Fig. 1 illustrates these challenges. For general questions, an LLM combined with an external database (a standard retrieval-augmented generation, or RAG, approach) can well produce accurate and helpful responses (Fig. 1a).12,13 Yet for domain-specific queries, such as those in water-splitting catalysis, the same framework frequently fails because it cannot correctly interpret technical terms or experimental contexts (Fig. 1b).14–16 This highlights that while RAG enhances factual grounding in general settings, it remains insufficient for specialized scientific domains requiring fine-grained contextual understanding.14
Beyond RAG, other strategies have been proposed to adapt LLMs to specialized domains, including continued pre-training (CPT) and supervised fine-tuning (SFT).17,18 While CPT and SFT can inject domain expertise, they often suffer from catastrophic forgetting or high data labeling costs.19 In contrast, RAG augments generation with external knowledge without modifying model weights, and recent studies suggest that RAG consistently outperforms unsupervised fine-tuning for factual knowledge acquisition.20 Significant progress has been made in general domains, such as BloombergGPT in finance21 and BioGPT in biomedicine,22 demonstrating that mixing domain-specific and general corpora can preserve general capabilities while enhancing expertise.

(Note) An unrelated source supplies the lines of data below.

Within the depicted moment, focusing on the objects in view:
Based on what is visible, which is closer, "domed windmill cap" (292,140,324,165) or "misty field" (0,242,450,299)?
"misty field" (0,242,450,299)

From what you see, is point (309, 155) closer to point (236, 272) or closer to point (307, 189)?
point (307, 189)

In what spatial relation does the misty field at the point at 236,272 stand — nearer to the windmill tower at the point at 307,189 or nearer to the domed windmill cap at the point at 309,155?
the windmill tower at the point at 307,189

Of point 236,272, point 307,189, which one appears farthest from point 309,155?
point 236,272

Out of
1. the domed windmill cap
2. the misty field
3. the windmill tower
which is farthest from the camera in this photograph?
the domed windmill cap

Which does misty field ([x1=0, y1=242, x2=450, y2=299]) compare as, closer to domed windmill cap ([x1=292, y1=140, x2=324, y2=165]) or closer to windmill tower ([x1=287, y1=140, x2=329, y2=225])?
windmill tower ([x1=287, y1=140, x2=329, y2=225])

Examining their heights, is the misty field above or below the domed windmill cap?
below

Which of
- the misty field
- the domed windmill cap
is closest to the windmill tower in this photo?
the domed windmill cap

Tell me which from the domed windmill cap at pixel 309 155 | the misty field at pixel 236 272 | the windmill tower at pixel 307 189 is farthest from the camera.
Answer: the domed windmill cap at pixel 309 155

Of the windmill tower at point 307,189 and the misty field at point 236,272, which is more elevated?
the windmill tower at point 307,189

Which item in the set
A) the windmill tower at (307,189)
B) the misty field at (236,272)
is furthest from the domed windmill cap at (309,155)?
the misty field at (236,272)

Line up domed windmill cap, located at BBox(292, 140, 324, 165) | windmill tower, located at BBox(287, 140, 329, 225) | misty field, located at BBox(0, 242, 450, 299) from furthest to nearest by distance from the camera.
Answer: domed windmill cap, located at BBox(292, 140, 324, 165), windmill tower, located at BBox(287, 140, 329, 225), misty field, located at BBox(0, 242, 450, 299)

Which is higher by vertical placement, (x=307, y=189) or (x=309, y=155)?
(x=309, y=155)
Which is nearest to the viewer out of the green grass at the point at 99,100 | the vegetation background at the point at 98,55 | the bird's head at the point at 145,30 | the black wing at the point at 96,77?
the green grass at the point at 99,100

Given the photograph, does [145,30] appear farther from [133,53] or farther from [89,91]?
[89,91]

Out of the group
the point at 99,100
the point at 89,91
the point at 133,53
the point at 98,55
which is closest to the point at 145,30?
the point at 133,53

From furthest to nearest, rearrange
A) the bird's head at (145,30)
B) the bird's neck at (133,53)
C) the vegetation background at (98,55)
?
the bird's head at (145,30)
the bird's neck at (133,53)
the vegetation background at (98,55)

For materials science specifically, models like MatBERT and MatSciBERT have improved performance on named entity recognition (NER) tasks.23,24 More recently, billion-parameter scale LLMs like HoneyBee and LLaMAt have been developed through instruction fine-tuning and large-scale continued pre-training, respectively, often outperforming general models like GPT-4 on materials science benchmarks.25,26 In parallel, open-source LLMs have rapidly advanced, with Meta's LLaMA 3 demonstrating performance comparable to proprietary models like GPT-4 across diverse benchmarks while enabling local deployment without API costs and full reproducibility of results.27 Beyond base models, agent systems such as ChemCrow and HoneyComb have emerged, integrating expert-designed tools and curated knowledge bases to autonomously execute complex tasks.28,29 Despite these advances, benchmarks like MaScQA reveal that even state-of-the-art models with chain-of-thought prompting still struggle with conceptual errors in specialized fields.30
The original RAG framework, or conventional RAG (C-RAG), consists of four stages: indexing, retrieval, augmentation, and generation.12 However, C-RAG often fails with complex scientific queries where semantic similarity alone is insufficient.14 To address this, query reformulation techniques have evolved. Query expansion methods such as HyDE and Query2Doc generate hypothetical or pseudo-documents to improve retrieval.31,32 Query rewriting approaches like Rewrite-Retrieve-Read and RaFe train rewriter models using reinforcement learning or ranking feedback.33,34 Query decomposition methods, such as GenDec and RQ-RAG, further break down multi-hop questions into simpler sub-queries to improve reasoning transparency.35,36 Yet, a critical gap remains: the impact of database structuring on RAG performance has not been systematically evaluated in scientific domains, and existing reformulation methods often lack the domain-specific precision required for materials science.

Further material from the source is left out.